Suponhamos que, após mais algumas eleições, os comunistas atinjam um volume de votos que lhes proporcione uma representatividade tal que lhes permita estabelecer governo, estaríamos na outra face da medalha, teríamos revertido a situação, invertido as expectativas, e seriam de se esperar soluções que atendam a razão subjacente que os terá levado a esta votação: o desejo de soluções para a manutenção do estado social e as conquistas deste, e, evidentemente, da classe operária. A desculpa de que o sistema comunista só traz soluções com a implantação da sua plenitude (ou seja o pleno sistema comunista com um só partido) não mais procede, porque onde esteve implantado com todo o poder, desmontou-se e caiu tão fragorosamente, que creio nunca voltará, tão ensurdecidos ficaram os que ouviram de perto. Hoje o comunismo tem de viver dentro das regras democráticas, nada mais de partido único, convivendo com a alternância e com regras e normas constitucionais que não se alterarão por mais numerosos que cheguem a ser. Logo, entre as responsabilidades que terão de assumir, está a de formarem governo em coligação com outro(s) partido(s), não se escusando ao jogo democrático para o qual sejam eleitos, uma vez que o postularam ao candidatarem-se.

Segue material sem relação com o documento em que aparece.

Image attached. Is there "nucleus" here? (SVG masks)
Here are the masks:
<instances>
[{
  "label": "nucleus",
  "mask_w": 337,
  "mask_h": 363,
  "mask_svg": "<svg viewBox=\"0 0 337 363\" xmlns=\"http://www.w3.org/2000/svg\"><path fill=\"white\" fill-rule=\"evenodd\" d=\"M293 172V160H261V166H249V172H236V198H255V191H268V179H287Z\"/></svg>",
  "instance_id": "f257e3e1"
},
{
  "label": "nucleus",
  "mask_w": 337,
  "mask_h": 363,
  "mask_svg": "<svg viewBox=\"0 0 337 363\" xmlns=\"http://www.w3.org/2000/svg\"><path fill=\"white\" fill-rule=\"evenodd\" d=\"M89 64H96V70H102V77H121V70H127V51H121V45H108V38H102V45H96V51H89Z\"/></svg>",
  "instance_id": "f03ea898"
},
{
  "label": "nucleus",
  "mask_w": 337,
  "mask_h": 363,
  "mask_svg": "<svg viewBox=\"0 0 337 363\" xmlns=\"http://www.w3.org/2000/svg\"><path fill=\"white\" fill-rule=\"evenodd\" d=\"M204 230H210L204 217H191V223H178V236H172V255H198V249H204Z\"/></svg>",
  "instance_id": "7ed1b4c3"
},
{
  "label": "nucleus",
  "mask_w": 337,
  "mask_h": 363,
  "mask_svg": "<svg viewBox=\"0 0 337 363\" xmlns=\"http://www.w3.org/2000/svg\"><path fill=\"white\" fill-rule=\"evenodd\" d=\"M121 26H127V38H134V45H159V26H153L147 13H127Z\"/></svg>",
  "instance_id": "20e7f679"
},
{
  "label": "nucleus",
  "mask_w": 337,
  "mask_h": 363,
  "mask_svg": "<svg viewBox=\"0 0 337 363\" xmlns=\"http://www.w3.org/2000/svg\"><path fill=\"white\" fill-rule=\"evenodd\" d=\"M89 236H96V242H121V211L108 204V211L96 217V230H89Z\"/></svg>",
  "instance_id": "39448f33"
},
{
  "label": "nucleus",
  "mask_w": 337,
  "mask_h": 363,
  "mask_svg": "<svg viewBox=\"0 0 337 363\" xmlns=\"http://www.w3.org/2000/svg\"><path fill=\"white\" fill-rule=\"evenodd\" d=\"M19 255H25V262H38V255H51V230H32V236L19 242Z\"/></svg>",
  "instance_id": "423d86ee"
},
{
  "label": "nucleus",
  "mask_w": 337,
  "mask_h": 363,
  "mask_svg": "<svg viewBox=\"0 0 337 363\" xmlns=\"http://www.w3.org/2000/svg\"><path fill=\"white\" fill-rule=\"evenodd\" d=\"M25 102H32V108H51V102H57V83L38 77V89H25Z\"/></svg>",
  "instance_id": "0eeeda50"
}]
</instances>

É claro que a maneira mais simples de evitar isto é fazer imposições programáticas prévias, que digam ao eleitorado que se eximem nestas e tais circunstâncias, permitindo-lhes continuar em seu isolamento, é bem o que estamos verificando na atual conjuntura. Poderá esta situação permanecer? Poderão os comunistas afastarem a possibilidade de participarem do jogo democrático indefinidamente? Abandonarão esta linha, até agora estrutural, de serem um partido de oposição, e aceitarão ser um partido de governo? Ou momento chegará em que o eleitorado lhes sinalizará que, ausentes, sozinhos, sem participarem, não cumprem as expectativas dos que lhes sufragaram, recusando-lhes, portanto, o voto? O jogo político sempre continua, ou a gênese do comunismo o exclue? E no caso português? Haverá diferenças?
Creio que antes do que se imagina, subordinados ao desejo de sobrevivência política, ver-se-á um governo com o PCP. E porque não? Afinal eles não comem criancinhas.
Creio que antes do que se imagina, subordinados ao desejo de sobrevivência política, ver-se-á um governo com o PCP. E porque não? Afinal eles não comem criancinhas.